Influence of Dy3+ and Tb3+ doping on 13C dynamic nuclear polarization

J Chem Phys. 2017 Jan 7;146(1):014303. doi: 10.1063/1.4973317.


Dynamic nuclear polarization (DNP) is a technique that uses a microwave-driven transfer of high spin alignment from electrons to nuclear spins. This is most effective at low temperature and high magnetic field, and with the invention of the dissolution method, the amplified nuclear magnetic resonance (NMR) signals in the frozen state in DNP can be harnessed in the liquid-state at physiologically acceptable temperature for in vitro and in vivo metabolic studies. A current optimization practice in dissolution DNP is to dope the sample with trace amounts of lanthanides such as Gd3+ or Ho3+, which further improves the polarization. While Gd3+ and Ho3+ have been optimized for use in dissolution DNP, other lanthanides have not been exhaustively studied for use in C13 DNP applications.
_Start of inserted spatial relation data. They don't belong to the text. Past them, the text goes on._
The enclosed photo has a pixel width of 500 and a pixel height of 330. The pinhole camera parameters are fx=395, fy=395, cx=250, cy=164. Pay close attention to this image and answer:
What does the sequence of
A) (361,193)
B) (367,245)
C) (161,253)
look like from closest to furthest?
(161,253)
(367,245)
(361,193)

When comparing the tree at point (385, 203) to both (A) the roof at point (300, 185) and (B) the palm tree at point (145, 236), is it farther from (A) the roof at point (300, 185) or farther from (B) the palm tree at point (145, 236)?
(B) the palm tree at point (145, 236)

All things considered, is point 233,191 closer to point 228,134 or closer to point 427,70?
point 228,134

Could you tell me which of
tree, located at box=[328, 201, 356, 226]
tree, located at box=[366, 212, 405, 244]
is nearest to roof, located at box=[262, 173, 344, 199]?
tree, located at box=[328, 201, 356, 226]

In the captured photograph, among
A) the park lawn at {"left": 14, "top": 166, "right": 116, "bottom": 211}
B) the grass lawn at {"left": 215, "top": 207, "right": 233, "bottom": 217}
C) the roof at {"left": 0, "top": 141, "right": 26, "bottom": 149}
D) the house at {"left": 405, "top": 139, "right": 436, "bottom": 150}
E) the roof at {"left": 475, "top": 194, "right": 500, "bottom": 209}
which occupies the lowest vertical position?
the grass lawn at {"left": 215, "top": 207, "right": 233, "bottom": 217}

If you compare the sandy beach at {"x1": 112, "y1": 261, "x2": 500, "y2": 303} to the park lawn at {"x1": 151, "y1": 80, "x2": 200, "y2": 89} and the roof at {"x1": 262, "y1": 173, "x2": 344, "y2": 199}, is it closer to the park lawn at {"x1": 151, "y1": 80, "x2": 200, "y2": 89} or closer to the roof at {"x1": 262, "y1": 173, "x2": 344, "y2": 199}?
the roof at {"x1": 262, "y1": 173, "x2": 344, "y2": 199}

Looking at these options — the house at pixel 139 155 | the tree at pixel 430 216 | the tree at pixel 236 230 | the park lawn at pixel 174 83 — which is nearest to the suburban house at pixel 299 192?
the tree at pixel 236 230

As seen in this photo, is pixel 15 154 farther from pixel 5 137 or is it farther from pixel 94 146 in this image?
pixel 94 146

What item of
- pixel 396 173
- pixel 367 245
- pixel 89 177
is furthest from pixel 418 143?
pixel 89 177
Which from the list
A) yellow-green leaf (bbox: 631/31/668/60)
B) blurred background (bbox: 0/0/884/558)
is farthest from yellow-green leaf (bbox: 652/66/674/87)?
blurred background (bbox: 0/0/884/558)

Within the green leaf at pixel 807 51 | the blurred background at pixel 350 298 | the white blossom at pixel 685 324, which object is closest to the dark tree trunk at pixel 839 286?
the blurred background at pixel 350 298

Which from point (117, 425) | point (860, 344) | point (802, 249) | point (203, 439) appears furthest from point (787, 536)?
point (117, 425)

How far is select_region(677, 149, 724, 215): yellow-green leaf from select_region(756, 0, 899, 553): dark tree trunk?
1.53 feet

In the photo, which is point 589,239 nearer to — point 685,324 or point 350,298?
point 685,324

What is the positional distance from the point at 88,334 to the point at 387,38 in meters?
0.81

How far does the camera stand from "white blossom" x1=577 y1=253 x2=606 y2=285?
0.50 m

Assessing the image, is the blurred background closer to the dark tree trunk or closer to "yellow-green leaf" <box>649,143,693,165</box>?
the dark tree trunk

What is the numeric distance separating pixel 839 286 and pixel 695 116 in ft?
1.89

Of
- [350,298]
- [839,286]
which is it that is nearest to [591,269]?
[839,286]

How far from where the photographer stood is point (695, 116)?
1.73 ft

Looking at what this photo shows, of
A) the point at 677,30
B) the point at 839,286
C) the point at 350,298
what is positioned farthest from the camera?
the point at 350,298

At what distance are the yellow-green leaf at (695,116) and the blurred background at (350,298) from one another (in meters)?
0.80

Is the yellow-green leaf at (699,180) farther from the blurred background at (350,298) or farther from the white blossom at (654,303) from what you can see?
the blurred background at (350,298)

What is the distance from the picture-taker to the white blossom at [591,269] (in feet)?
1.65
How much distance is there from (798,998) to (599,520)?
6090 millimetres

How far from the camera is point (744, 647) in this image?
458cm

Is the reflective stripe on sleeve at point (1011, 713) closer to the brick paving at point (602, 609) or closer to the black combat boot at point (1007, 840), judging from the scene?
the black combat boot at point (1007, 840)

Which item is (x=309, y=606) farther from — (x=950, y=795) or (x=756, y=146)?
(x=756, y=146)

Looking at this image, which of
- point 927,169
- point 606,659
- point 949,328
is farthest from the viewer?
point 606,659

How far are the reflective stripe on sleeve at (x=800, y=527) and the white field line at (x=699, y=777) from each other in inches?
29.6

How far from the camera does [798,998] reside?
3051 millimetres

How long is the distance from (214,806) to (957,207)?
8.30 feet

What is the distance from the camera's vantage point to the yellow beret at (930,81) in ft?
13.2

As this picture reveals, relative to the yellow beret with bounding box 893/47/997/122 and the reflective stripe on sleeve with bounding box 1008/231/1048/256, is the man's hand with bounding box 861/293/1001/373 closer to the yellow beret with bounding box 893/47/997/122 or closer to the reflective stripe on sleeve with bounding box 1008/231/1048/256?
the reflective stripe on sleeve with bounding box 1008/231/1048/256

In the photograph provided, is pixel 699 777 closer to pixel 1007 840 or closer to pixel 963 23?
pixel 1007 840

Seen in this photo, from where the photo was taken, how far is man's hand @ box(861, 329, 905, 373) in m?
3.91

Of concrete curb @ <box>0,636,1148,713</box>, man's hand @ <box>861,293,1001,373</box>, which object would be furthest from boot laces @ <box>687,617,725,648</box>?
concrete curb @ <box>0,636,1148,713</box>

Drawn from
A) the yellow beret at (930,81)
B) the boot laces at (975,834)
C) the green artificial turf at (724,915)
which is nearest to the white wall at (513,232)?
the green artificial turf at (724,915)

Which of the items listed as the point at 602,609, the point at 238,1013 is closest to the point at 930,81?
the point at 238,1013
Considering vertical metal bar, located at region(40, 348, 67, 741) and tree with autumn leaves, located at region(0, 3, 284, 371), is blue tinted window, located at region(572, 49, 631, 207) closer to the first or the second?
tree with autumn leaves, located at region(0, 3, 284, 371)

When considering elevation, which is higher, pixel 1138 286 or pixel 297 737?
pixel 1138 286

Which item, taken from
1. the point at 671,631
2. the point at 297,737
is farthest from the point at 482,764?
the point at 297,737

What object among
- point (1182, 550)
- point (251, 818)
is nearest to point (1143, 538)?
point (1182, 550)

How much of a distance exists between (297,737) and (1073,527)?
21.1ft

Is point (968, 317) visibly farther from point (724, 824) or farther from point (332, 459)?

In this work, two additional lanthanides with relatively high magnetic moments, Dy3+ and Tb3+, were extensively optimized and tested as doping additives for C13 DNP at 3.35 T and 1.2 K. We have found that both of these lanthanides are also beneficial additives, to a varying degree, for C13 DNP. The optimal concentrations of Dy3+ (1.5 mM) and Tb3+ (0.25 mM) for C13 DNP were found to be less than that of Gd3+ (2 mM). W-band electron paramagnetic resonance shows that these enhancements due to Dy3+ and Tb3+ doping are accompanied by shortening of electron T1 of trityl OX063 free radical. Furthermore, when dissolution was employed, Tb3+-doped samples were found to have similar liquid-state C13 NMR signal enhancements compared to samples doped with Gd3+, and both Tb3+ and Dy3+ had a negligible liquid-state nuclear T1 shortening effect which contrasts with the significant reduction in T1 when using Gd3+. Our results show that Dy3+ doping and Tb3+ doping have a beneficial impact on C13 DNP both in the solid and liquid states, and that Tb3+ in particular could be used as a potential alternative to Gd3+ in C13 dissolution DNP experiments.